DATASET RECORDS
──────────────────────────────

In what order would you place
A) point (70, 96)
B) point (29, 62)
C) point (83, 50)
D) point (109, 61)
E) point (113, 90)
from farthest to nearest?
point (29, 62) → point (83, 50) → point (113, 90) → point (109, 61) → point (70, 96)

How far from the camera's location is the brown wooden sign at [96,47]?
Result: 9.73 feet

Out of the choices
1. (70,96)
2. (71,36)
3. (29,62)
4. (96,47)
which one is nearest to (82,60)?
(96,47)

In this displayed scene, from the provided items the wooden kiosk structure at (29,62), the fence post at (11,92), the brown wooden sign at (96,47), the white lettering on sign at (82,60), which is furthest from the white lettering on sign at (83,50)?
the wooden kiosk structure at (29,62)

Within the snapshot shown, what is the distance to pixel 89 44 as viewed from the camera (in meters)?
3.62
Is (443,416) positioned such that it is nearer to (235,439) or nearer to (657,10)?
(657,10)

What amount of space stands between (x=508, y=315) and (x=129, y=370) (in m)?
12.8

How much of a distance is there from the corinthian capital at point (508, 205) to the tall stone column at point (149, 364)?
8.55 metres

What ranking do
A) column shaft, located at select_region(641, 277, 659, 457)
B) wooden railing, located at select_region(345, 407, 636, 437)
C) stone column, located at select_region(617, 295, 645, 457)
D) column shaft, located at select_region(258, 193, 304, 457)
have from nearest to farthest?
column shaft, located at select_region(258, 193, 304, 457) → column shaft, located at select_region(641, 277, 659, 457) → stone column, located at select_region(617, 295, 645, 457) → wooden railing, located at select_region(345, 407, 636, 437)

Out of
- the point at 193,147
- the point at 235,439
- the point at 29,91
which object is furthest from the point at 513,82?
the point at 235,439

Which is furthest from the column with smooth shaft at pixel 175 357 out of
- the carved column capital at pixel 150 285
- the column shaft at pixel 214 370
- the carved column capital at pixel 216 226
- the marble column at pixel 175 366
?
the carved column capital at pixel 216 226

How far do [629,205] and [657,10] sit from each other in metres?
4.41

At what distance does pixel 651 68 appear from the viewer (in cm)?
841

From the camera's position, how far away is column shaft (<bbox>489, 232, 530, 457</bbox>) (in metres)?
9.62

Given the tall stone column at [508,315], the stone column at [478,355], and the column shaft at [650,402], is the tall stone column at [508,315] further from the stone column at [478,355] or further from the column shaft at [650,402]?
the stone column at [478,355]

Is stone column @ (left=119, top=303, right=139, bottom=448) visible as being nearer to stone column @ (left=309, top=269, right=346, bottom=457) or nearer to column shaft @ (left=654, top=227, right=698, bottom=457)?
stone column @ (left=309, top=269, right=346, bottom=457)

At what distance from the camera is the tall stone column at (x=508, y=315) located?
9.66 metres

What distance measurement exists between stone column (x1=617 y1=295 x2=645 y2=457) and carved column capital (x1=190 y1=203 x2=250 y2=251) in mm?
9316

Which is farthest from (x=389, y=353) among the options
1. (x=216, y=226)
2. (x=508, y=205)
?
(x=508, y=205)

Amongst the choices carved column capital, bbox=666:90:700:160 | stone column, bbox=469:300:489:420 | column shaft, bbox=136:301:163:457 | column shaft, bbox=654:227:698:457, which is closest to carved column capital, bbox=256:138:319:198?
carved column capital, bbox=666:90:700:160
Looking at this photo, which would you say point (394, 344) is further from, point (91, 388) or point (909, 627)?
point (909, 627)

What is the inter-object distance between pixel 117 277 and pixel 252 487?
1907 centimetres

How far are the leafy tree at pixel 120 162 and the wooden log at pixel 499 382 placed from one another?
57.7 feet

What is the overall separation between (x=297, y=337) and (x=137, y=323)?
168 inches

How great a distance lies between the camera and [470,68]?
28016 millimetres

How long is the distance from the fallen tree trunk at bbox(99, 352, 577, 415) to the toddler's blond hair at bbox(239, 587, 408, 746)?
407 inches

──────────────────────────────

EXERCISE OBJECTIVE
Print the entire listing above verbatim, with every line unchanged and in its original order.

RESULT FOR THIS TASK
In what order would you place
A) point (70, 96)
B) point (29, 62)
C) point (83, 50)
D) point (109, 61)
E) point (113, 90)
from farthest to nearest?
point (29, 62) → point (83, 50) → point (113, 90) → point (109, 61) → point (70, 96)

How far from the camera's location is the brown wooden sign at [96,47]?
Result: 9.73 feet

Out of the choices
1. (70,96)
2. (71,36)
3. (29,62)
4. (96,47)
which one is nearest to (82,60)?
(96,47)

In this displayed scene, from the provided items the wooden kiosk structure at (29,62), the fence post at (11,92), the brown wooden sign at (96,47), the white lettering on sign at (82,60), which is furthest from the white lettering on sign at (83,50)?
the wooden kiosk structure at (29,62)

Within the snapshot shown, what is the distance to pixel 89 44 as viewed from the camera (in meters)?
3.62
Is (443,416) positioned such that it is nearer to (235,439) or nearer to (657,10)?
(657,10)

What amount of space stands between (x=508, y=315) and (x=129, y=370) (in m)?
12.8

How much of a distance is there from the corinthian capital at point (508, 205) to the tall stone column at point (149, 364)?
8.55 metres

What ranking do
A) column shaft, located at select_region(641, 277, 659, 457)
B) wooden railing, located at select_region(345, 407, 636, 437)
C) stone column, located at select_region(617, 295, 645, 457)
D) column shaft, located at select_region(258, 193, 304, 457)
have from nearest to farthest?
column shaft, located at select_region(258, 193, 304, 457) → column shaft, located at select_region(641, 277, 659, 457) → stone column, located at select_region(617, 295, 645, 457) → wooden railing, located at select_region(345, 407, 636, 437)

Out of
- the point at 193,147
- the point at 235,439
- the point at 29,91
which object is furthest from the point at 513,82?
the point at 235,439

Which is furthest from the column with smooth shaft at pixel 175 357 out of
- the carved column capital at pixel 150 285
- the column shaft at pixel 214 370
- the carved column capital at pixel 216 226
- the marble column at pixel 175 366
?
the carved column capital at pixel 216 226

How far do [629,205] and [657,10] sit from each other in metres?
4.41

At what distance does pixel 651 68 appear from the viewer (in cm)?
841

From the camera's position, how far away is column shaft (<bbox>489, 232, 530, 457</bbox>) (in metres)?
9.62

Given the tall stone column at [508,315], the stone column at [478,355], and the column shaft at [650,402], is the tall stone column at [508,315] further from the stone column at [478,355] or further from the column shaft at [650,402]?
the stone column at [478,355]

Is stone column @ (left=119, top=303, right=139, bottom=448) visible as being nearer to stone column @ (left=309, top=269, right=346, bottom=457) or nearer to column shaft @ (left=654, top=227, right=698, bottom=457)?
stone column @ (left=309, top=269, right=346, bottom=457)

At what distance from the camera is the tall stone column at (x=508, y=315) located?
9.66 metres

What distance measurement exists between stone column (x1=617 y1=295 x2=645 y2=457) and carved column capital (x1=190 y1=203 x2=250 y2=251) in mm?
9316

Which is farthest from (x=389, y=353) among the options
1. (x=216, y=226)
2. (x=508, y=205)
?
(x=508, y=205)

Amongst the choices carved column capital, bbox=666:90:700:160 | stone column, bbox=469:300:489:420 | column shaft, bbox=136:301:163:457 | column shaft, bbox=654:227:698:457, which is closest to carved column capital, bbox=256:138:319:198?
carved column capital, bbox=666:90:700:160
Looking at this photo, which would you say point (394, 344) is further from, point (91, 388) or point (909, 627)?
point (909, 627)

What is the inter-object distance between pixel 117 277 and pixel 252 487?
1907 centimetres

How far are the leafy tree at pixel 120 162 and the wooden log at pixel 499 382 placed from one another?
57.7 feet

What is the overall separation between (x=297, y=337) and (x=137, y=323)?
168 inches

How great a distance lies between the camera and [470,68]?
28016 millimetres

How long is the distance from the fallen tree trunk at bbox(99, 352, 577, 415) to the toddler's blond hair at bbox(239, 587, 408, 746)?
407 inches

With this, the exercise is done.